The original plan was to collect the best practices from developmental courses throughout the CSU and package them for use by high school teachers. However, the high school members immediately argued that this would not work because every assignment had to be closely aligned with the California English Language Arts Standards, and because the real problem was critical reading, not writing. An assignment template that moved from pre-reading strategies to proofreading and everything in between, with a sidebar that listed the relevant language arts standards, was developed in the first year, along with six model assignments. In October 2004, a series of “Training of Trainers” conferences were held, one in Sacramento, one in Bakersfield, and one at Cal Poly Pomona (We have since learned that in K-12, they prefer the term “professional development” to “training.”) These conferences were designed to train two-person teams consisting of one CSU person and one K-12 person to train teachers to use the template and the assignments. CSU personnel, including Dave Spence, Allison Jones, and task force chair John Edlund, met with Sue Stickle and Glen Thomas at the California Department of Education (CDE) to convince them to support the EAP effort, and to coordinate the ERWC training out of County Offices of Education.
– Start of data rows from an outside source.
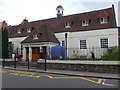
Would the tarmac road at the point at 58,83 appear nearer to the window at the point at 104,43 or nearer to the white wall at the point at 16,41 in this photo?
the window at the point at 104,43

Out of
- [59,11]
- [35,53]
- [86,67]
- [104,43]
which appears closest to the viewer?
[86,67]

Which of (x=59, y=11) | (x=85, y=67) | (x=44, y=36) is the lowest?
(x=85, y=67)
In the second year, as the ERWC materials were being piloted and a pilot evaluation study was undertaken involving 10 high school campuses, the task force continued to develop new assignments to produce a full two-semester course. It became apparent that for the course to be successful, it needed to count as senior English, which meant that it had to be approved by the University of California Office of the President as meeting the “B” requirement. UC required the course to include full-length works, so two new assignments were created and approval was finally granted. The pilot study showed that working with a minimum of two ERWC assignments was associated with statistically significant improvement in test scores. Leadership conferences were held in the north and south to certify new trainers, and the professional development workshops continued.
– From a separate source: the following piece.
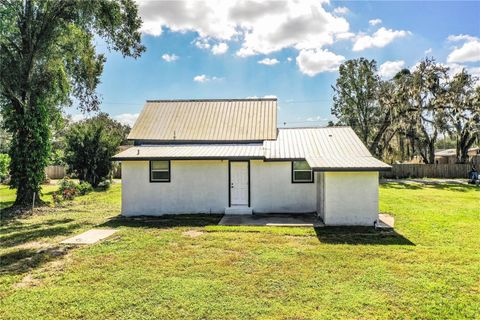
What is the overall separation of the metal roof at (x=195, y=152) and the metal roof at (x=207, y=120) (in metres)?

In the third year, which is just finishing up, the assignments were all revised according to feedback from teachers. New vocabulary development strategies were added. The new assignments and materials have been sent to CDE Press for editing and publication. A new external evaluation, at a much larger scale, is in process. Approximately 2,200 teachers, in 547 schools, have been trained. A CSU “Expository Reading and Writing Online Community” has been created, which allows teachers from all over the state to share ideas and help each other.
By any measure, the EAP and the ERWC have been very successful. The root of that success has been the unprecedented cooperation between CSU and CDE, UC, County Offices of Education, and among faculty, staff and administrators in all of these various institutions.